To be successful, Highland Games athletes need a combination of strength, explosiveness and technique, plus timing. You can't let go early or late. You need the right release point like a baseball or softball pitcher, particularly with the for-height throws. You can put together a world-record heave, but if it goes wide right or left, you're out of luck.
Ventress and her husband (who had to give up competing because of an injury about five years ago) live in Stillwater, Oklahoma. She recently left Oklahoma State, where she worked five years as a senior design engineer at the New Product Development Center, to launch her own business, which will produce clean nutritional supplements.
Ventress pays a lot of attention to her nutrition -- especially focusing on proteins for strength -- but grew frustrated because so many of the supplements contained chemicals and ingredients she believes are harmful. It's a big leap to start something new, but she says "at this point in my life, I figured it was either now or never."
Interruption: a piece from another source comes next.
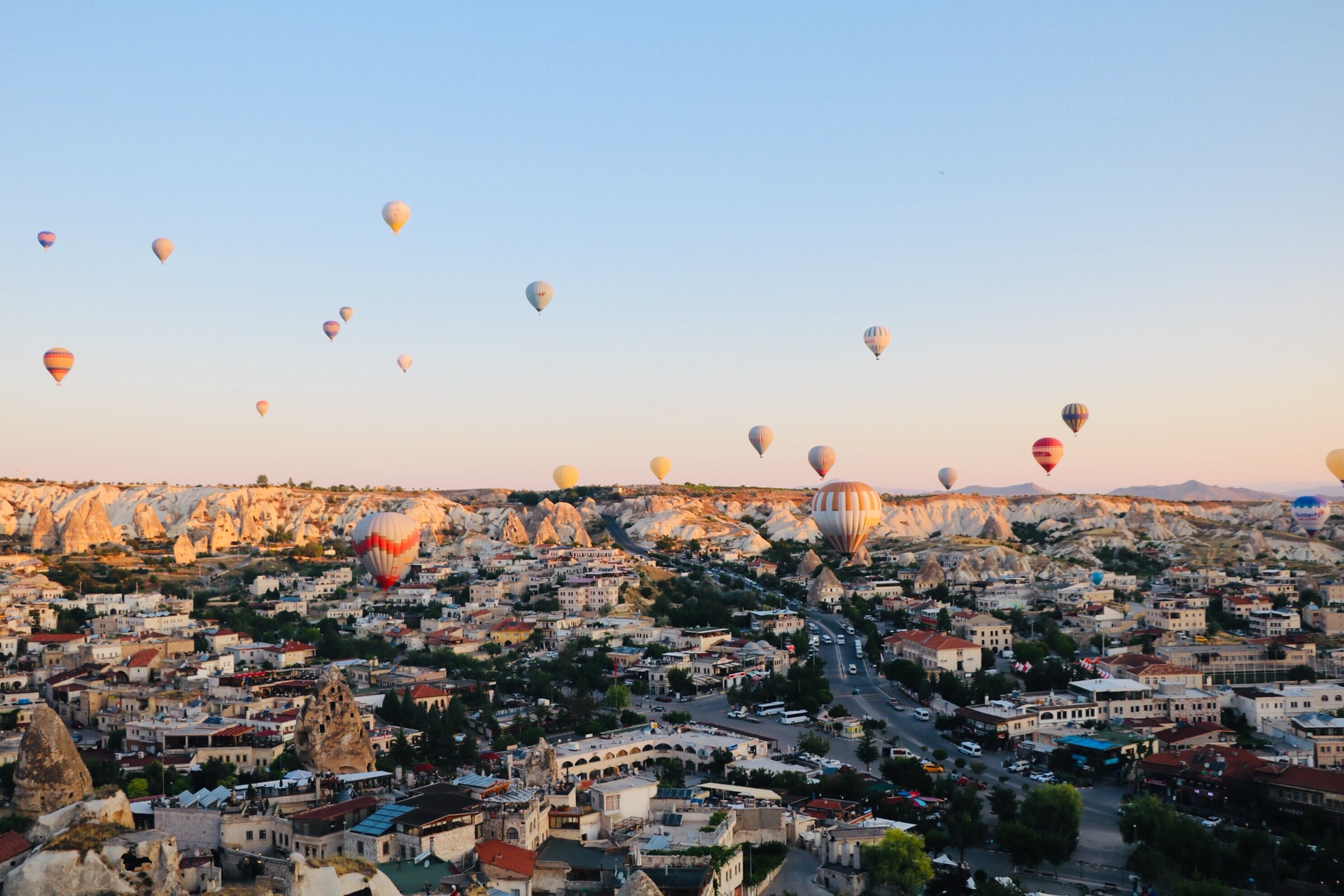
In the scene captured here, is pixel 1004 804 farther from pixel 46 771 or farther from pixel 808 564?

She takes an analytical view of everything she does, whether in sport or business. She has her masters in chemical engineering and has worked as an engineer in manufacturing and design for about 30 years. Just a few years ago, she started working with a new trainer, James Bullock, whom she wishes she'd met 20 years ago. She started lifting weights when she was 14, but since working with Bullock, who emphasizes free weights, she's stronger than she's ever been. Her three to four sessions a week with him can last an hour to 90 minutes, and she loves her progress.
Over the years, Ventress says she's come to terms with the fact she doesn't need balance in her life. She cites 2014 as an example. After winning the masters age group world titles in 2012 and 2013, it was important to her to win a third straight in Scotland -- the sport's birthplace -- in the city of Inverness.
She says getting that third straight championship "was like everything I was living for." All she did was work, train and compete. All her energy was focused on getting to the top of the podium in Inverness.
"That whole balance thing? That's kind of a myth," she says. "If you're really going for something like that, it affects everything, every day, your focus, your meals, your training."
But, she won the title and had a great vacation in Scotland and Northern Ireland with her husband and mother-in-law to boot. Says Ventress: "It was fantastic."
Because of her new venture, she's not competing as much this year. She'll compete in about five Games in 2018, but in some years, she's done as many as 17. Still, she continues to train hard.
When she received her new hip, her surgeon told her, "You're never going to wear this hip out."
"I thought, 'Challenge accepted!'" she recalls, laughing.